One question I'd like to make sure we know the answer of. Is there any benefit on GitHub that we'd lose by truncating our SECURITY.md file? For example, does GH parse certain sections and list it anywhere for easy reference?

#9 @peterwilsoncc
15 months ago

It looks like GitHub simply lists it in full at https://github.com/WordPress/wordpress-develop/security/

@desrosj You will need to view in a private window as you're an administrator of the wordpress-develop repository.

#10 @peterwilsoncc
15 months ago

  • Owner set to peterwilsoncc
  • Resolution set to fixed
  • Status changed from new to closed

In 55670:

Security: Update GitHub security policy to refer to H1.

Update the security policy displayed on GitHub, SECURITY.md, to refer visitors to the HackerOne WordPress program for the full policy.

This allows the project to maintain a single source of truth and avoid the potential for conflicting information across the two sites.
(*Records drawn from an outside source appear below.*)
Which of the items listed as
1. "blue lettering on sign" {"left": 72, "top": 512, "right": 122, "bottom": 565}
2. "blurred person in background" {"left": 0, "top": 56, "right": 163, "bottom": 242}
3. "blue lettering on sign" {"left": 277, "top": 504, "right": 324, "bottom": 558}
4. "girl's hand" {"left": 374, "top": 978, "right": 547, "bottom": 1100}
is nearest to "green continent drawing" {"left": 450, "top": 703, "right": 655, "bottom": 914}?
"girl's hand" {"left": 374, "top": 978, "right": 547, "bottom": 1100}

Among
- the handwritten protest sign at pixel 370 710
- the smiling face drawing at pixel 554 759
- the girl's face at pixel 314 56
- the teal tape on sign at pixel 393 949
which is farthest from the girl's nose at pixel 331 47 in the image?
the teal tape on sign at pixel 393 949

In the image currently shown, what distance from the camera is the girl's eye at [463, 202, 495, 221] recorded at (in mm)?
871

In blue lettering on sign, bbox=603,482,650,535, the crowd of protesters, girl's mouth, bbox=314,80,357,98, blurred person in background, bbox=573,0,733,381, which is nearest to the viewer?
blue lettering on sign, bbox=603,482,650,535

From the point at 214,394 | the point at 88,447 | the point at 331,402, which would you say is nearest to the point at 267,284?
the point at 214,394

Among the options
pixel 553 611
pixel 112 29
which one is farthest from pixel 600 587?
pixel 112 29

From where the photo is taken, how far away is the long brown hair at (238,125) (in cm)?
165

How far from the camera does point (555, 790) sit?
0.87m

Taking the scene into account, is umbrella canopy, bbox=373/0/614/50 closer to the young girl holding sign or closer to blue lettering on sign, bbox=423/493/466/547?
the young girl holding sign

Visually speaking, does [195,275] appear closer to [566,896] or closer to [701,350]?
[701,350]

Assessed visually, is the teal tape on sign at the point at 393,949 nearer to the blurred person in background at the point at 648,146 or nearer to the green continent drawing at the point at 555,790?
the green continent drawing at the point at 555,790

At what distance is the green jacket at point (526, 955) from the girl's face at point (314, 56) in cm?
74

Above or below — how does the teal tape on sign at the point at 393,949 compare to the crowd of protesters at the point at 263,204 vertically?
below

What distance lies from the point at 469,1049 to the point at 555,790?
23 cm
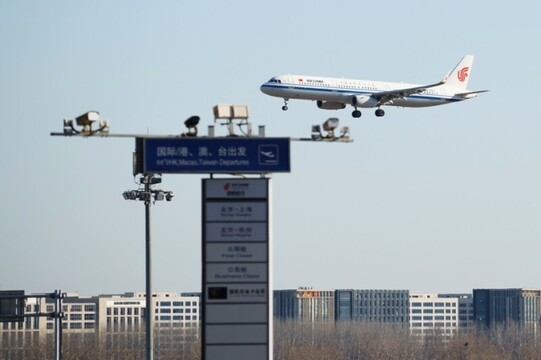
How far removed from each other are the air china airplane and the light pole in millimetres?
41555

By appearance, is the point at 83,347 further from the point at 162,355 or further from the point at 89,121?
the point at 89,121

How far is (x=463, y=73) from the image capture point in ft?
445

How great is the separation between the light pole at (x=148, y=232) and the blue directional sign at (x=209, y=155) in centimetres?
1530

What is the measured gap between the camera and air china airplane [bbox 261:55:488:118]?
107750 millimetres

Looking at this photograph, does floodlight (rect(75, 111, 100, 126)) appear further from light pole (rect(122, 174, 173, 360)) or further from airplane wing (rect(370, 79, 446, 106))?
airplane wing (rect(370, 79, 446, 106))

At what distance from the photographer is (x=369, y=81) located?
11306cm

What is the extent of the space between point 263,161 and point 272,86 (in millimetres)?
69885

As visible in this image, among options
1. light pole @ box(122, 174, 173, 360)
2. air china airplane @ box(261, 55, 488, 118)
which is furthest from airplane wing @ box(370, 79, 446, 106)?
light pole @ box(122, 174, 173, 360)

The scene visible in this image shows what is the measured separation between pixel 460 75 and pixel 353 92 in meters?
27.7

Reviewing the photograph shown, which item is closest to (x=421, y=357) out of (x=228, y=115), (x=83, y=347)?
(x=83, y=347)

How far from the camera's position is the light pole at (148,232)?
Result: 55834mm

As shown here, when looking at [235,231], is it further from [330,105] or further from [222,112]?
[330,105]

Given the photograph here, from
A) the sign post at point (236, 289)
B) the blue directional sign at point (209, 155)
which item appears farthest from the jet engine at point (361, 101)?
the sign post at point (236, 289)

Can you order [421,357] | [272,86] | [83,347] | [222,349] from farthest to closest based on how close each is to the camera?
[421,357]
[83,347]
[272,86]
[222,349]
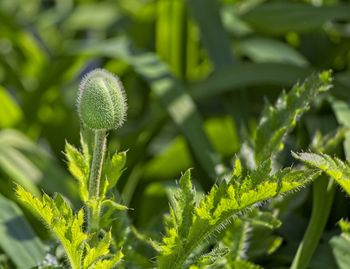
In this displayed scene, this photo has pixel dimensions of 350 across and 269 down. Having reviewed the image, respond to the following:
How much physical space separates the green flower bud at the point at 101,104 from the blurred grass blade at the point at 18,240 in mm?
217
Props desrosj, hellofromTonya, costdev.
Fixes #57937.

#12 @peterwilsoncc
15 months ago

  • Keywords fixed-major added
  • Resolution fixed deleted
  • Status changed from closed to reopened

Reopening for backport, maybe.

This is milestoned for 6.2.1 but I am not sure if it will need to be backported.
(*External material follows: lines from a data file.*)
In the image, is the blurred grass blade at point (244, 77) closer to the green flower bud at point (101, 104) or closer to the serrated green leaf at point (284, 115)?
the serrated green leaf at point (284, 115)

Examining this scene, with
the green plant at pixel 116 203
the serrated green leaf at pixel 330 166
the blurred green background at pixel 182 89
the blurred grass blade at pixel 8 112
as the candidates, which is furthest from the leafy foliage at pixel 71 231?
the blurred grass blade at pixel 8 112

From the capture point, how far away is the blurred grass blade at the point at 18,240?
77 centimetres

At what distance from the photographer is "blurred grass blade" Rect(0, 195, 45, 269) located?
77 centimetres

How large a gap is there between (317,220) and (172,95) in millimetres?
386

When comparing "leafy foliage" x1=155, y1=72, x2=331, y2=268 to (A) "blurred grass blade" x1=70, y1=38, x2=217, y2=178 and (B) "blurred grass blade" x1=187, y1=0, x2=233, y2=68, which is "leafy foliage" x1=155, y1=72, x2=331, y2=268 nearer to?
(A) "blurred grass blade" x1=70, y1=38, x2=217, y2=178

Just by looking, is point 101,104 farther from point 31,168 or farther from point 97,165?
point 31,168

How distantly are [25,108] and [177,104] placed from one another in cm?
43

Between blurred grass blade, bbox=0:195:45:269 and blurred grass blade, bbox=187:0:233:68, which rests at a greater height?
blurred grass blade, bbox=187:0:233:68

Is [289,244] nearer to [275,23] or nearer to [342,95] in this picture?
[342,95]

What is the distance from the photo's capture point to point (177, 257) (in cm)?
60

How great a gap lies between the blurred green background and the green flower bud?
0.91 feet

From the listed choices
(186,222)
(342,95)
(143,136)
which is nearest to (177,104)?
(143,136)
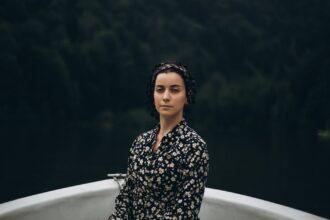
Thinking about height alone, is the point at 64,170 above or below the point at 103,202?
below

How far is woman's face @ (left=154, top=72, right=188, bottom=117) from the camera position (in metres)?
2.05

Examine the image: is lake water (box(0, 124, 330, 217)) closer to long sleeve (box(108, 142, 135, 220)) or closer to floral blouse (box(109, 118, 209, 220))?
long sleeve (box(108, 142, 135, 220))

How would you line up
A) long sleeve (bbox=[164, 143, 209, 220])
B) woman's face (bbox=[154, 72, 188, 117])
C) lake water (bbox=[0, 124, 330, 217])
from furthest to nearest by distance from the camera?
1. lake water (bbox=[0, 124, 330, 217])
2. woman's face (bbox=[154, 72, 188, 117])
3. long sleeve (bbox=[164, 143, 209, 220])

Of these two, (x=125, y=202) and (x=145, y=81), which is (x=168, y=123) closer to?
(x=125, y=202)

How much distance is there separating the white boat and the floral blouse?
0.72 meters

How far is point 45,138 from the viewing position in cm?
3009

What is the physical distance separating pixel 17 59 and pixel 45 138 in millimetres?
20362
The security tab and the link in the sidebar of a GitHub repository always link to the default branch's copy of the file.

SECURITY.md in the file list opens the copy for the branch/tag the vistor is currently viewing. It may be handy to have an up-to-date copy of the policy in the 6.2 branch and future tags.

#13 @desrosj
15 months ago

I think backporting to the currently supported branch makes sense, especially where 6.3 is not due out until August.

#14 @peterwilsoncc
15 months ago

  • Resolution set to fixed
  • Status changed from reopened to closed

In 55679:

Security: Update GitHub security policy to refer to H1.

Update the security policy displayed on GitHub, SECURITY.md, to refer visitors to the HackerOne WordPress program for the full policy.

This allows the project to maintain a single source of truth and avoid the potential for conflicting information across the two sites.

Props desrosj, hellofromTonya, costdev.
Merges [55670] to the 6.2 branch.
Fixes #57937.

Note: See TracTickets for help on using tickets.